When I first encountered polyphony, I approached it with the part of my brain that tried to simplify and abstract it, and when its complexity resisted simplification, I became frustrated. With my new sensory approach to polyphony, synthesized from the wisdom of master teachers, I stopped grasping for conceptual understanding, relaxed, and relied on my sensory feedback. I sang each voice in the fugue until I could hear it, and I found that my ability to shape each voice with nuance followed naturally. I started hearing the harp’s resonance in detail and subsequently became obsessed with muffle placement and sons isolés. I began finding joy and opportunity, rather than defeat and limitation, while seeking a greater variety of color in my sound.

I wrote “An Exploration in Line and Color” as an invitation to wade into the rich world of voicing, shaping, and color. A melody sings, not above a chordal bed, but from the middle of a multi-voice accompaniment. This piece could serve as preparation for the compound textures of Caroline Lizotte’s La Madone, the denser moments in Gabriel Faure’s Une châtelaine en sa tour, or, perhaps, the polyphony of a Bach fugue.

As performers, we understand that our job is to guide the listener’s attention to the music’s salient elements, using our interpretive skills to clarify the relative importance of voices and show the relationships between phrases. In this piece, the performer must make musical choices to shape a melody that would easily be buried if all the notes were played in the same way. But how do we actually make this happen?

Our technique presents an abundance of options. Most obviously, we can use dynamic contrast, achieved by directing weight through the finger to the center of the string. Subtle changes to the speed of the articulation, the exact part of the finger used, and the exact location of placement on the string also open up a sonic rainbow.

This brings us to why the word “exploration” appears in my title. In the book Make It Stick: The Science of Successful Learning (a wonderful recommendation from Lynne Aspnes), cognitive science researchers explain the “stronger learning benefits” of “active learning, where students engage in higher-order thinking tasks rather than passively receiving knowledge conferred by others.” Knowledge endures best when it results naturally from directing your interest toward solving a problem. I hope that exploring these questions of color, line, and shape will engage your aural imagination and prime your curiosity for learning.
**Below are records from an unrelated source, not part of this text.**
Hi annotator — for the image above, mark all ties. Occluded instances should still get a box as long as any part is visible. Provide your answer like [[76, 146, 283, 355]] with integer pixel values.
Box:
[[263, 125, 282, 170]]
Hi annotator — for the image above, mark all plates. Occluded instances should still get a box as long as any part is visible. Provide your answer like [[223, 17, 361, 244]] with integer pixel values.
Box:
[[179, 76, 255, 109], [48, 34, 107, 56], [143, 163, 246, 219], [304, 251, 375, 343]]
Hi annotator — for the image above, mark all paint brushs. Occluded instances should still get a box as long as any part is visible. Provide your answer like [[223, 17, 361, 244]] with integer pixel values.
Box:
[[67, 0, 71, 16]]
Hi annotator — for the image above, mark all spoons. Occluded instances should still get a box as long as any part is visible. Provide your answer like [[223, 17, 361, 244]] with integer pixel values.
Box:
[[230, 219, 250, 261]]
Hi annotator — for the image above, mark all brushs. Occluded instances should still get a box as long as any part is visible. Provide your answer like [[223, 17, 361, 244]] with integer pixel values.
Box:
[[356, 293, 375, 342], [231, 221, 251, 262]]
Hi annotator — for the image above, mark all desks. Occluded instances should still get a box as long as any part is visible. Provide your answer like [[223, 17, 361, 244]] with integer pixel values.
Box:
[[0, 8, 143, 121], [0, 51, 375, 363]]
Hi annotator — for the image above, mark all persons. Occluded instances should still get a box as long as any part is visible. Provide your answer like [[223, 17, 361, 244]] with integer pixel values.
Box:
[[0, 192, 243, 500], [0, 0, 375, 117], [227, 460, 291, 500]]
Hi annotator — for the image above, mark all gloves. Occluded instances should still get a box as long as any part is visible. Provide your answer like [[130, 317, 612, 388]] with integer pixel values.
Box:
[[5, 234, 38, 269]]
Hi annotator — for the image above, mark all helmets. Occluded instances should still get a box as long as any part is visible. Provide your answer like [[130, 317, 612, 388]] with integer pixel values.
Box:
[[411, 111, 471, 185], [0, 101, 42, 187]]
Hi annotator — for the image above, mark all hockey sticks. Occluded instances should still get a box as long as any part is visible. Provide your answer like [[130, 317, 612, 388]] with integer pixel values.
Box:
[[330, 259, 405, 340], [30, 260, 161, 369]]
Remember the relationship between your ear, your imagination, and your technique. As my experience with the Bach fugue demonstrates, I couldn’t play with an even p.d.l.t. color when I wasn’t truly hearing my color in the first place. When your imagination conceives of the sound it wants to hear, your ear can evaluate the result, and finally, your technique can explore adaptations to realize the sound. As the dancer La Meri said so eloquently, “The only reason for mastering technique is to make sure the body does not prevent the soul from expressing itself.”